■ **TASK ITEM**:
What you give back should be only the lines from the one holding "New Zealand, site" through the final line of the records, each reproduced exactly.

[Stored items]
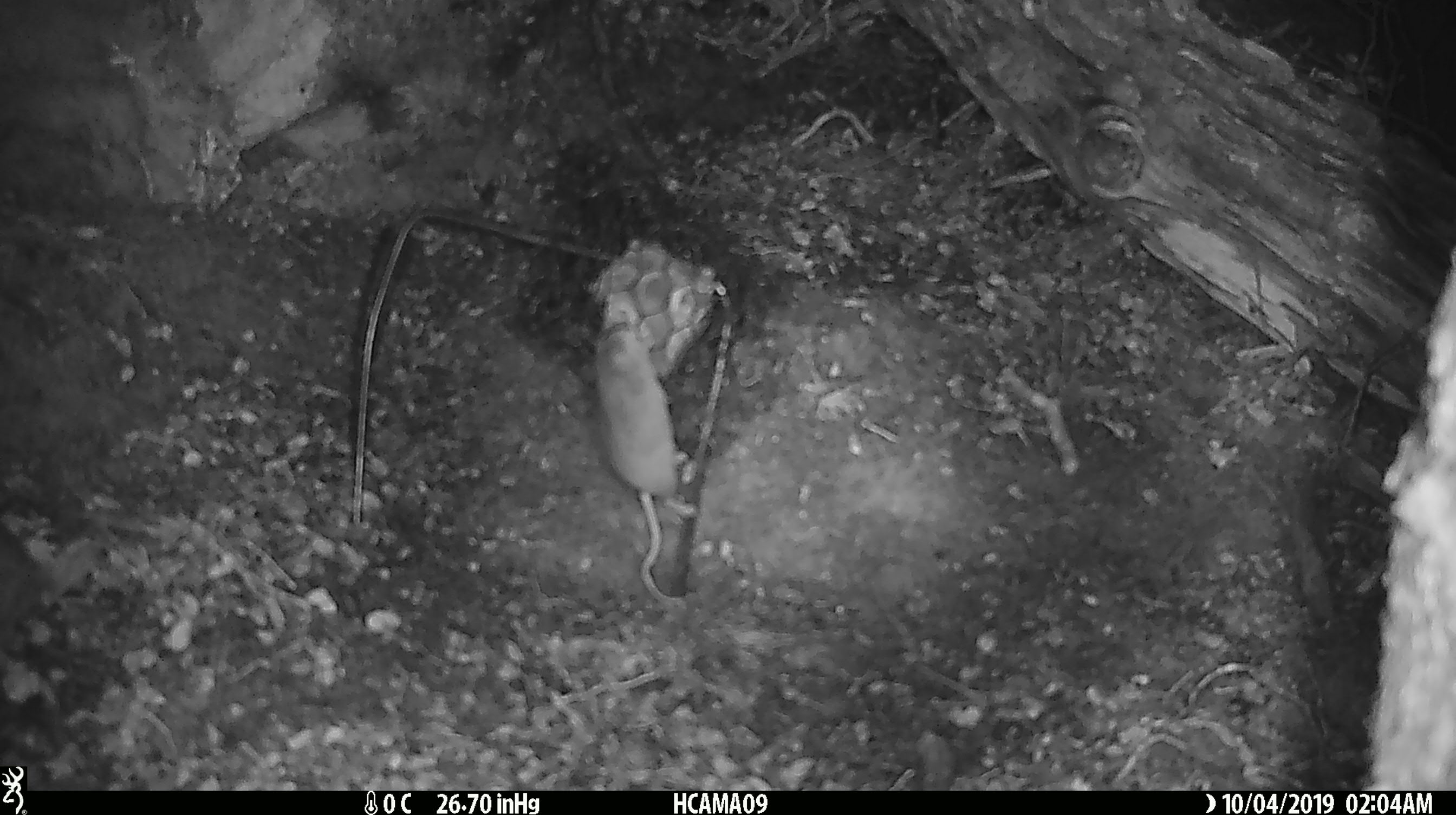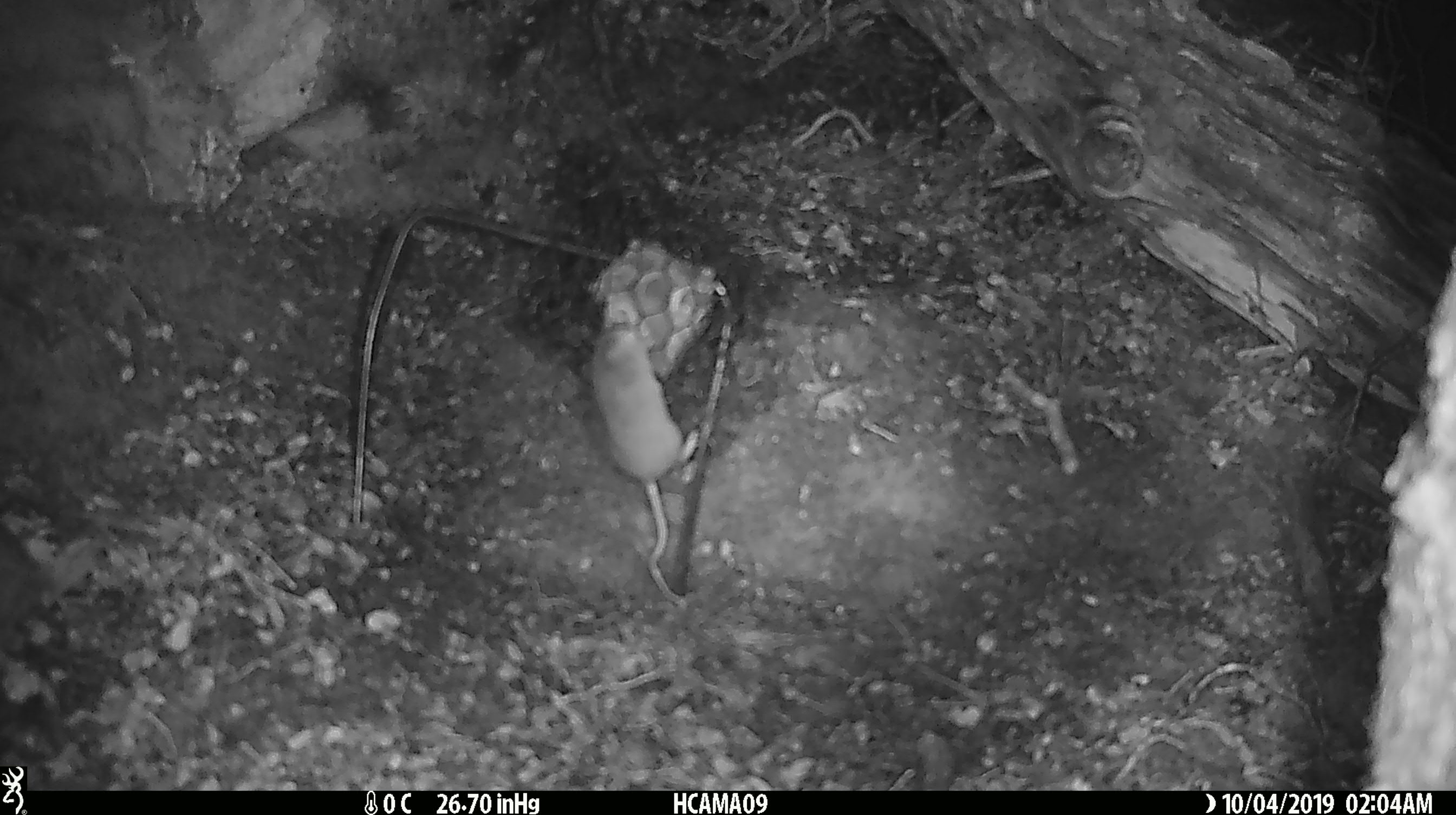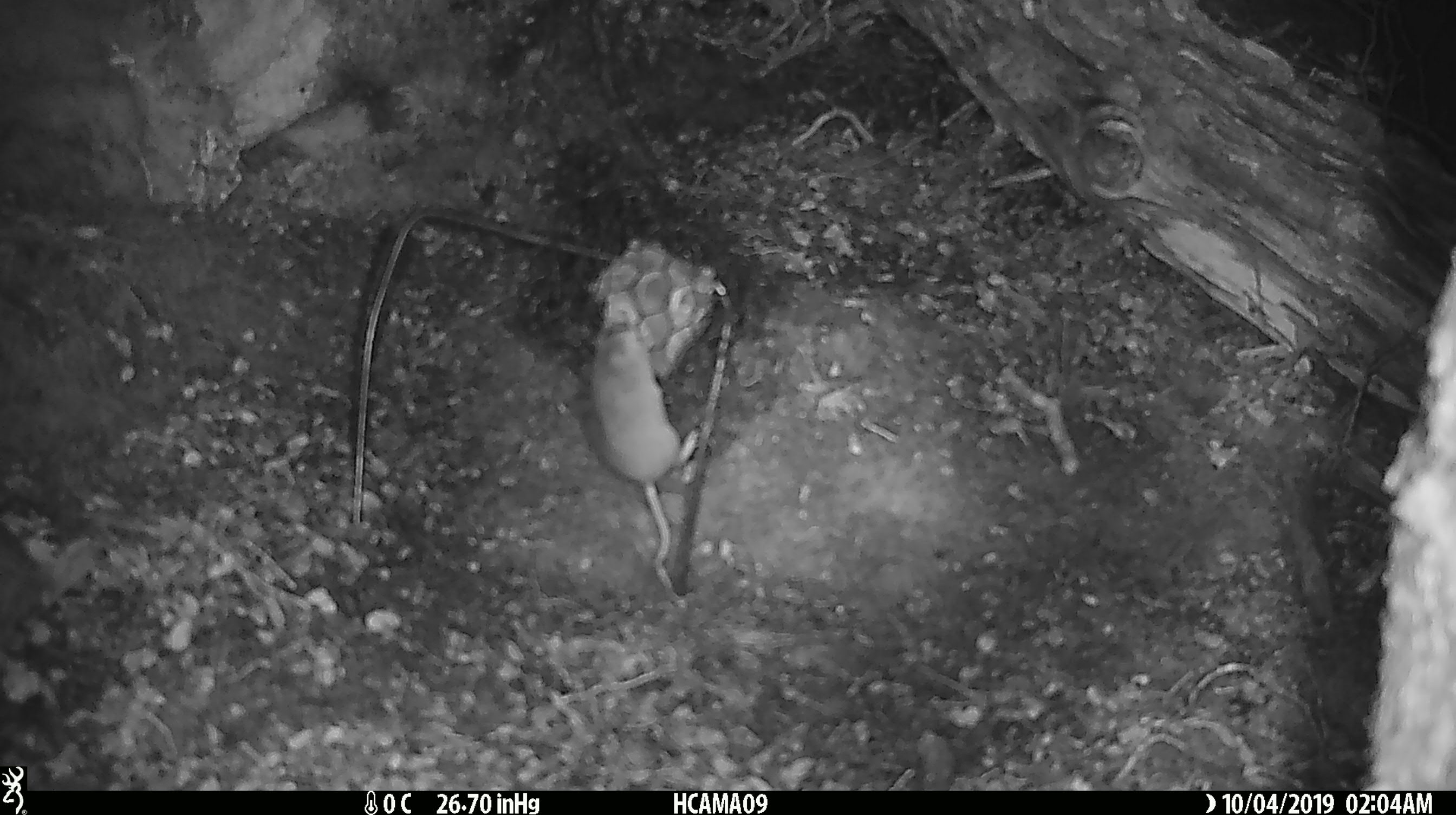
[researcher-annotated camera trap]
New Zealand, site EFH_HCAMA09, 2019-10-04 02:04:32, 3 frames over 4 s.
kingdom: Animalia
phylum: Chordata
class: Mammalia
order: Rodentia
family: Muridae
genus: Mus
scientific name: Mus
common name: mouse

■ **RESPONSE**:
New Zealand, site EFH_HCAMA09, 2019-10-04 02:04:32, 3 frames over 4 s.
kingdom: Animalia
phylum: Chordata
class: Mammalia
order: Rodentia
family: Muridae
genus: Mus
scientific name: Mus
common name: mouse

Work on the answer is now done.